Exercise details:
Look through the data below. Show each line where the string "ventilazione" occurs.

(Stored records)
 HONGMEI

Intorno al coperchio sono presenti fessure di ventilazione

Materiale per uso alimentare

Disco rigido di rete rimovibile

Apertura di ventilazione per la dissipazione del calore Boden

Written solution:
Intorno al coperchio sono presenti fessure di ventilazione
Apertura di ventilazione per la dissipazione del calore Boden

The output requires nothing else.